NEW YORK (TheStreet) -- The rising popularity of organic and natural foods among consumers has been a boon for food distributor United Natural Foods (UNFI), which has grown annual revenue by some 300% just in the past decade. But that's history.
All that matters now is the company's poor performance. For that reason, the best course is to wait on investing.
In the past two quarters United Natural Foods has posted earnings that have fallen shy of Wall Street's estimates, with the stock getting punished as a result. Shares, which closed at $63, are down more than 4% in the past week, down over 16% in the past three months and down nearly 19% for the year to date.
If you're thinking about buying UNFI stock at this level, think again. The Providence, R.I., company has cut its business outlook for the rest of the year so the stock is likely to perform worse before it gets better.
Founded in 2006, United Natural Foods wants to lead a food distribution market that is currently fragmented. One of its goals is to emerge a leader in the natural, organic and specialty products wholesale distribution business -- one that serves large areas in U.S. and Canadian markets.
United Natural Foods has had plenty of success, growing revenue from around $2 billion in 2005 to a projected $8 billion for full-year 2015. All told, for almost a decade UNFI has been an important part of the food distribution business. But over the past year investors have starved for higher profits. That's something UNFI failed again to deliver when it reported Tuesday.
For the quarter that ended in April, the company reported a profit of $41.8 million, or 83 cents per share. On an adjusted basis, excluding out one-time gains and costs, earnings came to 78 cents per share, missing the average analyst estimate of 86 cents.
Third-quarter revenue of $2.11 billion also fell shy of Street forecasts by some $30 million. With the company projecting full-year earnings in the range of $2.84 to $2.88 per share, far below the consensus estimate of $2.92, UNFI stock will remain under pressure. Revenue is now projected to grow at just 20% above last year, below analysts' average revenue growth rate of almost 22%.
In addition, these shares are still expensive at more than 23 times earnings, against a price to earnings ratio of 21 for the S&P 500. Given the struggles and the weakness implied in its business outlook, UNFI should at best trade on par with the rest of the market.

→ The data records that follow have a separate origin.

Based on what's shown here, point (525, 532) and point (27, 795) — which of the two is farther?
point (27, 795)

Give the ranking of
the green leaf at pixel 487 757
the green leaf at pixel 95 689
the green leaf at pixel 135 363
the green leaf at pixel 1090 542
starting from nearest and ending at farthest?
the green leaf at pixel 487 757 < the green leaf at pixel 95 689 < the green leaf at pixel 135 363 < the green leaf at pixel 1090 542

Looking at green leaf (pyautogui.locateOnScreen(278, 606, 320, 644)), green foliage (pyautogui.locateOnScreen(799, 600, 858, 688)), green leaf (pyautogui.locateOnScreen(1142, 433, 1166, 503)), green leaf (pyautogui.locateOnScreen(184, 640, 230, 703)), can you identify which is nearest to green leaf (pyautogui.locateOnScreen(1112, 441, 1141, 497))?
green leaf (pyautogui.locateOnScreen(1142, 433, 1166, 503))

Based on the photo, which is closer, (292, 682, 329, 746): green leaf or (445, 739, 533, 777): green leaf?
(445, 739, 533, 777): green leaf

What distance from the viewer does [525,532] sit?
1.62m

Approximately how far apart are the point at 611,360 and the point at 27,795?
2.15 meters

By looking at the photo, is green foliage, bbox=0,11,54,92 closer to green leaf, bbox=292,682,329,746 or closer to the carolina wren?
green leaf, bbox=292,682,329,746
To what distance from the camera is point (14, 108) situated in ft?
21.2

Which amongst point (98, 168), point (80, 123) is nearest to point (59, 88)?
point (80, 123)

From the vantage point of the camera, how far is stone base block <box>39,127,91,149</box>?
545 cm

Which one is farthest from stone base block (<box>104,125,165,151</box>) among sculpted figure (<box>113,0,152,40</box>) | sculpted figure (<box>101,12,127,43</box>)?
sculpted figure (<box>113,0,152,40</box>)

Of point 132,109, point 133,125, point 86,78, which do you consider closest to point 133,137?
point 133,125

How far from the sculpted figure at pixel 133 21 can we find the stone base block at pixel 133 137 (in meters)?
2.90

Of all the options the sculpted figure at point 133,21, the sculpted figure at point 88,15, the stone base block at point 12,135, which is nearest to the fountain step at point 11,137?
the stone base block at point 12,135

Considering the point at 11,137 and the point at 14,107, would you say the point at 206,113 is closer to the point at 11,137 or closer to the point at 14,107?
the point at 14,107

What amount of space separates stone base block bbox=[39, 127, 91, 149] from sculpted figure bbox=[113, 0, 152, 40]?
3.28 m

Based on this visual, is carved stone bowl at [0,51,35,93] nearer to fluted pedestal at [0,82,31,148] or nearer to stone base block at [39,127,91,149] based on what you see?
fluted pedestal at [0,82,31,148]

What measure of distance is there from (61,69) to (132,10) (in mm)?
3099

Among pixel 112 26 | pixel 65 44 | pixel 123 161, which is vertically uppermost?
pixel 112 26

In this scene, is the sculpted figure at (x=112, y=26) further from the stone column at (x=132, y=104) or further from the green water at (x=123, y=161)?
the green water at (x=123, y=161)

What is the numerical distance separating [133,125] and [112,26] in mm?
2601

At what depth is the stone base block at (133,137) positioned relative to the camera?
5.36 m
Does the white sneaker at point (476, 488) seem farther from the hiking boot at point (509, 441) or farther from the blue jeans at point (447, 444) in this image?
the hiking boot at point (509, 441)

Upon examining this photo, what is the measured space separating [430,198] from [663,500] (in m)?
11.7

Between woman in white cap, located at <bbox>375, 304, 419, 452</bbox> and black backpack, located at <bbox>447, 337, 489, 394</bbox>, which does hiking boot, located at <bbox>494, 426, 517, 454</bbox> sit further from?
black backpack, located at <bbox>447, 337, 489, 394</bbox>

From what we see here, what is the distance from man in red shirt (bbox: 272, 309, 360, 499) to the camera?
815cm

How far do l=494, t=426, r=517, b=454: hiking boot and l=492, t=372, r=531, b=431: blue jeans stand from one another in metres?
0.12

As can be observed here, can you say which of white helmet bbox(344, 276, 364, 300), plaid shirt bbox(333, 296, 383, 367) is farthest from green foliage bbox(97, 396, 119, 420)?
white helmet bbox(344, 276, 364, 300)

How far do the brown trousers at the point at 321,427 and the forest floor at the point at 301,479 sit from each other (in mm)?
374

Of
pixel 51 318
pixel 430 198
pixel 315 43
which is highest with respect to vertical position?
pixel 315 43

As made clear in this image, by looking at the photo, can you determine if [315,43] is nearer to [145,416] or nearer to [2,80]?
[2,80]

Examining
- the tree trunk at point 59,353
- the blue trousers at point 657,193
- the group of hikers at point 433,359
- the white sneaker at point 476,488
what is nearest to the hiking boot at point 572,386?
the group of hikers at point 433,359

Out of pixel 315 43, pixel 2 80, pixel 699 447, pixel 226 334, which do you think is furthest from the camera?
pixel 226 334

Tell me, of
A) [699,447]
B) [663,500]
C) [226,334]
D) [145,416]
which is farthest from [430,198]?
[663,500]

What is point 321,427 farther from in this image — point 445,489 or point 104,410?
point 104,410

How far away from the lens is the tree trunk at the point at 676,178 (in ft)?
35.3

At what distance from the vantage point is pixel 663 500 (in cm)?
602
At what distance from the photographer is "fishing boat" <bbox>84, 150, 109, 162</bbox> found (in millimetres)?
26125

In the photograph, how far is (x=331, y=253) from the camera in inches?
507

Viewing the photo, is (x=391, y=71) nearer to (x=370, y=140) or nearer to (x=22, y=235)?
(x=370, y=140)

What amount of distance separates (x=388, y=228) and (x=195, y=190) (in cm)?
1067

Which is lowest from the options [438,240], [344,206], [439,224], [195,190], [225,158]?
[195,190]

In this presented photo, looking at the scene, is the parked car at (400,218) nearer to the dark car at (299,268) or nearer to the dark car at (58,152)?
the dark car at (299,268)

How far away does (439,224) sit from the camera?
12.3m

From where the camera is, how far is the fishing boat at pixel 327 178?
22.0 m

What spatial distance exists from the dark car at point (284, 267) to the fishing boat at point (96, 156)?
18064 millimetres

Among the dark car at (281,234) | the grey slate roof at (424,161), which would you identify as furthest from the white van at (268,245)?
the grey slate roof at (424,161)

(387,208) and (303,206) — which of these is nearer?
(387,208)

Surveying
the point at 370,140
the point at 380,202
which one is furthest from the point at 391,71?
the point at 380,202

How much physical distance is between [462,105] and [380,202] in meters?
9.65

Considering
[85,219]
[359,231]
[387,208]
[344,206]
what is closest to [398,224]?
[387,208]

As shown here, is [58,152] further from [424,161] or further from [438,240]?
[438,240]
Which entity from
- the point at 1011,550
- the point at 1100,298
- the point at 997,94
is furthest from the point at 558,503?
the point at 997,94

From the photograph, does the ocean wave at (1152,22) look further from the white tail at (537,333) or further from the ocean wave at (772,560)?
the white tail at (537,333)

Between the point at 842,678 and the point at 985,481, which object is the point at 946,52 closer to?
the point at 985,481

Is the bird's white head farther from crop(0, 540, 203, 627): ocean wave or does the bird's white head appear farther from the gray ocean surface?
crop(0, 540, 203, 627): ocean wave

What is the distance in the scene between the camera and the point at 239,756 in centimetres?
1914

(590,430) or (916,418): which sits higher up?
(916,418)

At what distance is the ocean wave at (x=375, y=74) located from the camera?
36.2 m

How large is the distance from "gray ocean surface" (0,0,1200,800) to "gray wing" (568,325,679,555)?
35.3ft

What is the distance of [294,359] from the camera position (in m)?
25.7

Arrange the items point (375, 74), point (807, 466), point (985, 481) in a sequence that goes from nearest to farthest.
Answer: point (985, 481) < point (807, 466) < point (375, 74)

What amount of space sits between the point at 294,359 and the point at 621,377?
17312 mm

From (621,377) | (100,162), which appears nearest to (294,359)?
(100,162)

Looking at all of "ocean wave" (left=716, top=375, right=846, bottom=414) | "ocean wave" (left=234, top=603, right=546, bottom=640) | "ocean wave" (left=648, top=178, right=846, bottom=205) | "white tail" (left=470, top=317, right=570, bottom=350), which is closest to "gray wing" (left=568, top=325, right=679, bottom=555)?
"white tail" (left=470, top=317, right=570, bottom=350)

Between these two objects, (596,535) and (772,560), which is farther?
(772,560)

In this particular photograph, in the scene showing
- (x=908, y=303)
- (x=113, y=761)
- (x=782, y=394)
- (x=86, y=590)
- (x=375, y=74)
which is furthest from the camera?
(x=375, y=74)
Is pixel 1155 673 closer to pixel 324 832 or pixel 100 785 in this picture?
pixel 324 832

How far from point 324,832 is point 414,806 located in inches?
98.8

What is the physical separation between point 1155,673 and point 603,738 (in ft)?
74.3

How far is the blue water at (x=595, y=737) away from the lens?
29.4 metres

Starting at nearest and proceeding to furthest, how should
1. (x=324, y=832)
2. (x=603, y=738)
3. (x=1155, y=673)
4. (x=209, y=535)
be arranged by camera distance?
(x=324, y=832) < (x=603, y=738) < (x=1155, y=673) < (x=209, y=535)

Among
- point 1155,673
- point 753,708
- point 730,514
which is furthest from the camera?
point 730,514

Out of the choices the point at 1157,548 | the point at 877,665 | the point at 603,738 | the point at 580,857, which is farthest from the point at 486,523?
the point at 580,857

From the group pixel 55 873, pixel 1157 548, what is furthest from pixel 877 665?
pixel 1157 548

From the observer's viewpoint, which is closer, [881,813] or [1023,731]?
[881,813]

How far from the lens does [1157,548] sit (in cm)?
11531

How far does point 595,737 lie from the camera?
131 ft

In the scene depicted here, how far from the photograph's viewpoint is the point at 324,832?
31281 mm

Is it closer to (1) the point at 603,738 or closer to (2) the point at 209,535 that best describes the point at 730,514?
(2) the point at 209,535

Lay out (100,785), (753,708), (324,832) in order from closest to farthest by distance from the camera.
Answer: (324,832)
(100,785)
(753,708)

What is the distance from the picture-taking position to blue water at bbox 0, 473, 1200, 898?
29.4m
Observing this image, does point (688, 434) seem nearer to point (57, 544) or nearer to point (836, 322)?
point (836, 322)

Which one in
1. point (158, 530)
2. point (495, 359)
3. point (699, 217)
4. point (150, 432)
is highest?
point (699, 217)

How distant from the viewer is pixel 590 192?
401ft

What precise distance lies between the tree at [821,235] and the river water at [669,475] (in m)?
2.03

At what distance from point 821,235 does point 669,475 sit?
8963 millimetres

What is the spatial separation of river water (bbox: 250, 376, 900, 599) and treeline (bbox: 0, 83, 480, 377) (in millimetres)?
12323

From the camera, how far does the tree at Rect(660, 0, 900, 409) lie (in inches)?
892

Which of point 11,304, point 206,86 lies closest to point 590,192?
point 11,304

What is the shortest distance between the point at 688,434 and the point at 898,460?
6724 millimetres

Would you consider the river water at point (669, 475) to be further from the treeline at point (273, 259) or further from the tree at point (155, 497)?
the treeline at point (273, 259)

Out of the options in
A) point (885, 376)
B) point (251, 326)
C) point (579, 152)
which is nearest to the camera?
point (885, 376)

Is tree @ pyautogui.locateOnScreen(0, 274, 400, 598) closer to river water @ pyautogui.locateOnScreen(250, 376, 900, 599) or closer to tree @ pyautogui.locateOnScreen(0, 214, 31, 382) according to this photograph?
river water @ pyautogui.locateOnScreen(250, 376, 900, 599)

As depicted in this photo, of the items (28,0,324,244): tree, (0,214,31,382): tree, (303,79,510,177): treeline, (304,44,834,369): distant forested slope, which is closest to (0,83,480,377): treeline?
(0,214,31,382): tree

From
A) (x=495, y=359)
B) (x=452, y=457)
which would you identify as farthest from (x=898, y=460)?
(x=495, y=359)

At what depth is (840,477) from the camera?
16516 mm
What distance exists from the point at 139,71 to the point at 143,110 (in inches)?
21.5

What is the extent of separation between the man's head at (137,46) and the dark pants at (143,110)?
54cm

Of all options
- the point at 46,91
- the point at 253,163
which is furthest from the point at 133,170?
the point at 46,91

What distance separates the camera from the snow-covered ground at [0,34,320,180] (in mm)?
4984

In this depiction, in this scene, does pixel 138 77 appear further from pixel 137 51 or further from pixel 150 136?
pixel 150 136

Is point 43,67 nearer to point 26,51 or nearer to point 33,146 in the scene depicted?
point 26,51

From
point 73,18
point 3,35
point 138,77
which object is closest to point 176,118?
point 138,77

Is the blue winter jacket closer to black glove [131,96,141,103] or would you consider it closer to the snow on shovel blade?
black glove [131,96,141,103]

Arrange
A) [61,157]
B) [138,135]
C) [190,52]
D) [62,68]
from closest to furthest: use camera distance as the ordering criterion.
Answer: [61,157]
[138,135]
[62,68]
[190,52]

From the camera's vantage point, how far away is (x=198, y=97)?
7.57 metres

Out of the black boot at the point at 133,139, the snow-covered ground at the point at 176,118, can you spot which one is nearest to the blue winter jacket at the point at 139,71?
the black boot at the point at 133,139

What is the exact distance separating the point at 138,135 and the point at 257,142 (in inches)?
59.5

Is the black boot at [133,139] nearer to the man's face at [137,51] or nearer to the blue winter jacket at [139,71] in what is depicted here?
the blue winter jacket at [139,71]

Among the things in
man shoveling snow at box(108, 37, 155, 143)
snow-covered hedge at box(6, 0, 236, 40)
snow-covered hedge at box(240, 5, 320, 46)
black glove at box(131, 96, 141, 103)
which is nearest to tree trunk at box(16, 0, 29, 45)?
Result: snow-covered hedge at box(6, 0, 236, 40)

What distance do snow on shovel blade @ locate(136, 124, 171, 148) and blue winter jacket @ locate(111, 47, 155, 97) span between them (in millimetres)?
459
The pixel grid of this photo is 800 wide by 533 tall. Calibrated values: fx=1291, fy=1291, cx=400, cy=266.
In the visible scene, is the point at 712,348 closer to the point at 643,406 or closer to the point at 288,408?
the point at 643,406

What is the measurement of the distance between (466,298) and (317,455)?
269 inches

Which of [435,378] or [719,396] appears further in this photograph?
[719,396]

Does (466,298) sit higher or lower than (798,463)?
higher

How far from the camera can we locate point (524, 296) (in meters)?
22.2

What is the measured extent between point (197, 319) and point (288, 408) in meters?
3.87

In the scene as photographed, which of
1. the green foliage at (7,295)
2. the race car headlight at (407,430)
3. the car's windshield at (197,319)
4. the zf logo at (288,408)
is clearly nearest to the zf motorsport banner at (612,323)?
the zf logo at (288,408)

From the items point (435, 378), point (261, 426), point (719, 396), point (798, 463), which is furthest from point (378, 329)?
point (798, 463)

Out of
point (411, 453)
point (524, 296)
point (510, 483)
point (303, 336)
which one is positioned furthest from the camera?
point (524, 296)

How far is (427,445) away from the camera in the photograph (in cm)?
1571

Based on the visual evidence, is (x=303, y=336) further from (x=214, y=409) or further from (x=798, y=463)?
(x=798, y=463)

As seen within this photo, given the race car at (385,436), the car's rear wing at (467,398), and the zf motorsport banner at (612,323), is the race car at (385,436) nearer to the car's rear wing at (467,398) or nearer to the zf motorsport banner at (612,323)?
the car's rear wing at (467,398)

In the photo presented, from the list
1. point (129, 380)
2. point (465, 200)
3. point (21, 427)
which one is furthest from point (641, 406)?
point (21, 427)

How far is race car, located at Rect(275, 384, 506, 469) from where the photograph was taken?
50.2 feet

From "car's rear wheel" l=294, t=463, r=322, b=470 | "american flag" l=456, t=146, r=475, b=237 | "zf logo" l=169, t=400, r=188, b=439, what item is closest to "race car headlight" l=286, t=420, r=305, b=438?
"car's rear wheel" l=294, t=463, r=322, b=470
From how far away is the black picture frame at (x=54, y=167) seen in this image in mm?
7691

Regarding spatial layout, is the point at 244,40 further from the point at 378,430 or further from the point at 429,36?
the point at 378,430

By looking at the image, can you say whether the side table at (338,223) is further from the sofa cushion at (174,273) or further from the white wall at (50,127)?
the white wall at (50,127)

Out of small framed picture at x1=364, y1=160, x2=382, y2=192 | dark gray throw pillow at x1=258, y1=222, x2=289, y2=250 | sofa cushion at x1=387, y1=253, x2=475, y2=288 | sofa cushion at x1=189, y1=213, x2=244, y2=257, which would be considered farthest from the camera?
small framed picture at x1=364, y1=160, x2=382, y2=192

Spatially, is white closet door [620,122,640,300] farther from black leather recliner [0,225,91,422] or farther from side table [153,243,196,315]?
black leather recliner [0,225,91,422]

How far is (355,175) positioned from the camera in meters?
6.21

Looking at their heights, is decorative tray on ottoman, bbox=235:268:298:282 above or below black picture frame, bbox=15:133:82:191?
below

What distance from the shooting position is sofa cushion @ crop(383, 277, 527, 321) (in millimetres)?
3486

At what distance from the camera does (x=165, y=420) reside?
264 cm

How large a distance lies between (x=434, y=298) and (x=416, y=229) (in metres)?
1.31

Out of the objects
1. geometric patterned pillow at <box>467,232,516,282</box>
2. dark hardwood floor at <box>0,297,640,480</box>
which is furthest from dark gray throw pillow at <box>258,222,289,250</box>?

If it did, UNFI stock would be valued today at 13% lower or around $53 per share, not $61.
Also, thanks to cutting its full-year outlook for 2015, analysts will now have to adjust their projections for full-year 2016 by at least 2%, assuming UNFI meets the mid-range of its full-year 2015 earnings outlook of, say, $2.86 per share.
This puts 2016 earnings projections at around $3.25, down from current consensus of $3.32. Even then, the forward P/E is still two points higher than the S&P 500, implying limited value for a stock that is showing weakness in its execution.